Édition du 21 juin 2022

Une tribune libre pour la gauche québécoise en marche

Étalement urbain et habitat en débat, points d’orgue de la lutte climatique

Une occasion en or pour réclamer de bannir l’auto solo et la maison solo

Une urbanité, dans les villes et villages, basée sur le transport actif (marche et bicyclette) et le transport en commun (et leur corollaire l’habitat densifié), permet de maximiser la mixité des fonctions à distance de marche, les espaces verts et l’agriculture urbaine tout en favorisant les circuits courts pour l’approvisionnement alimentaire.

La CAQ pèse sur l’accélérateur de l’étalement urbain en réduisant les maires à l’impuissance

Rien de surprenant à ce débat quand le Comité consultatif sur les changements climatiques (CCCC), comité d’experts qui conseille le gouvernement, constate que « [l]es périmètres urbains de Québec et de Montréal n’ont pas cessé de grossir — de 19 % et de 11 %, respectivement — entre 2006 et 2016, et ‘’l’étalement urbain n’est pas un trait particulier à [ces deux villes] : il est à l’échelle du Québec neuf fois plus important qu’il y a 50 ans’’, peut-on lire dans le document publié en matinée » (François Carabin,Appel à freiner le développement autoroutier, Le Devoir, 10/05/22). Le CCCC en déduit les recommandations suivantes :

[L]e Comité consultatif sur les changements climatiques lance une sérieuse mise en garde au gouvernement du Québec. L’électrification des transports ne sera pas suffisante pour faire face à l’urgence climatique. C’est tout l’aménagement du territoire qui doit être revu en profondeur dans les plus brefs délais. […] Dans un nouveau rapport, le groupe recommande deux moratoires au gouvernement Legault : stopper la destruction des milieux naturels et mettre sur pause à court terme toute autorisation à de nouveaux projets qui augmentent la capacité autoroutière. (Éric-Pierre Champagne, « La réponse du Québec n’est pas à la hauteur », La Presse, 9/05/22)

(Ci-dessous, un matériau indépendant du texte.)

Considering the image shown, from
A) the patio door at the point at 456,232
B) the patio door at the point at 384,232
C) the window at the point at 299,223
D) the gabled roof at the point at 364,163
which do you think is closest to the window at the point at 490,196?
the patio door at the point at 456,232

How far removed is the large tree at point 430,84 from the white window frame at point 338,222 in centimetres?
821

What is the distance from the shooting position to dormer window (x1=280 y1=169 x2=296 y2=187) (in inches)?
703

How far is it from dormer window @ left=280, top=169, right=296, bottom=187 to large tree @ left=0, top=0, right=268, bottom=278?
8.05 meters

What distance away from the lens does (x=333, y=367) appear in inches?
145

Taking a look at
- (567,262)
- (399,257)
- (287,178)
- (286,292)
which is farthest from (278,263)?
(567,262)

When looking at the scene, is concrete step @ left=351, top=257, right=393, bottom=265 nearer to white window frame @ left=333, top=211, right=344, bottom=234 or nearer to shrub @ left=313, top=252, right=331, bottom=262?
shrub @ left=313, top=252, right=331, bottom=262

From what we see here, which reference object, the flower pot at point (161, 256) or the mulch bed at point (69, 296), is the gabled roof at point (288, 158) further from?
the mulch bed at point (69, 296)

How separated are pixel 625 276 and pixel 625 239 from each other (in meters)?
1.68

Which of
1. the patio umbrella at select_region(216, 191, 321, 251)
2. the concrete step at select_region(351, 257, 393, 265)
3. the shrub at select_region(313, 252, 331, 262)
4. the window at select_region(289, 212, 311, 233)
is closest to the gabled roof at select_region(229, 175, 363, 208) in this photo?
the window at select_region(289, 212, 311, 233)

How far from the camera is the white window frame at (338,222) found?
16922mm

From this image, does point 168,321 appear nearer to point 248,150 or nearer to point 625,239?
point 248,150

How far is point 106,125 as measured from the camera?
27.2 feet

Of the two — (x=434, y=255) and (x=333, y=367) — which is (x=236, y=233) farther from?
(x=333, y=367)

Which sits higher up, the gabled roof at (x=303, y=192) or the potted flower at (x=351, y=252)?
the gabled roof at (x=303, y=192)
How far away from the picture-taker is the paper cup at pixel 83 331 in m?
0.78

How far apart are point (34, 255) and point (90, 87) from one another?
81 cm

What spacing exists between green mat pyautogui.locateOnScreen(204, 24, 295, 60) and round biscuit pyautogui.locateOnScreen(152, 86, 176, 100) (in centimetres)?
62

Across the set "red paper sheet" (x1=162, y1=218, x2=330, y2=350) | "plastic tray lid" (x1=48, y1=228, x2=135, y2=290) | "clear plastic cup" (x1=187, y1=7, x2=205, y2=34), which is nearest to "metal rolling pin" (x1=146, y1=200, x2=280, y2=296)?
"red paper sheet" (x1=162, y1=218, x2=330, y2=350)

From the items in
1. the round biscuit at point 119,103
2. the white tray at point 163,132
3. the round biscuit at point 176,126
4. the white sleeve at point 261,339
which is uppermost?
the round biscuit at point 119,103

La nouvelle couvée de maires, à commencer par celui de la Ville de Québec, ont pris conscience du problème : « Plein de villes le disent, des élus le disent de plus en plus fort depuis un certain temps que c’est une catastrophe, la façon dont ils ont développé leur propre territoire » (Alexandre Turgeon, responsable du comité aménagement du Regroupement national des conseils régionaux de l’environnement du Québec, cité par Alexandre Duval,Aménagement du territoire : Québec fait une place à la densification, Radio-Canada, 12/05/22). L’ancien maire de Gatineau, dans sa chronique à l’émission matinale de Radio-Canada à Montréal, a rappelé la vaste étendue des responsabilités environnementales des municipalités : gestion de 60% des infrastructures publiques dont la climatisation, la politique des déchets, de l’eau, des crises climatiques et, last not least, l’aménagement du territoire dont le zonage, la politique des transports actifs et collectifs sans en avoir les budgets, et idem du logement social qui pourrait être écoénergétique (Les leçons politiques de Maxime Pedneaud-Jobin : La protection de l’environnement, Tout un matin, Radio-Canada, 13/05/22, 7h:53).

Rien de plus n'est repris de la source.